Gilles, meanwhile, pushed back on opposition to expanding protections against arbitration clauses.

“Let’s not pretend that getting rid of forced arbitration means that everybody’s going to walk into court and get a check,” she said. Gilles pointed out that in court the burden of proof remains on the plaintiff to prove a company’s wrongdoing.

“You have to plead your case in a way that shows there’s an actual there there,” she argued.

Under forced arbitration, companies are allowed to pick which third-party mediator oversees a dispute, Gillies said. That allows firms to select arbitrators who are likely to rule against the claimant.

“We’re talking about systems that were created by companies and look exactly like what a company would create,” she said, “a system that protects them and doesn’t protect the rest of us.”

Durbin rejected the argument that private arbitration is cheaper and easier for employees.

“If that’s all true, then why is it forced?” he said.

The push against forced arbitration was further driven home by Joanne Grace, an Ohio nurse who said her hospital network eliminated her position in an effort to replace her with a younger employee, said her former employer stole “my voice, my rights and even my dignity.”

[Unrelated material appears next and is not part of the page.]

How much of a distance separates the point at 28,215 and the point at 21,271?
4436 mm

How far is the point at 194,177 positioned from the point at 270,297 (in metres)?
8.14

Grace contended that she was railroaded into an arbitration process despite never consenting to such a provision. Calling the process “rigged,” she argued that forced arbitration “empowers companies to violate the law while hurting nurses and patients.”

“Arbitration is a means not to change anything, but to hide everything,” she said.

Carlson told lawmakers she hoped policy discussions about forced arbitration would change the culture around the practice, which she said was never intended to be used to litigate “human rights violations” but rather as a tool to resolve disputes between businesses without involving the courts.

“Changing culture in the most hyper political time in our generation,” she said, “is more difficult than passing bipartisan legislation.”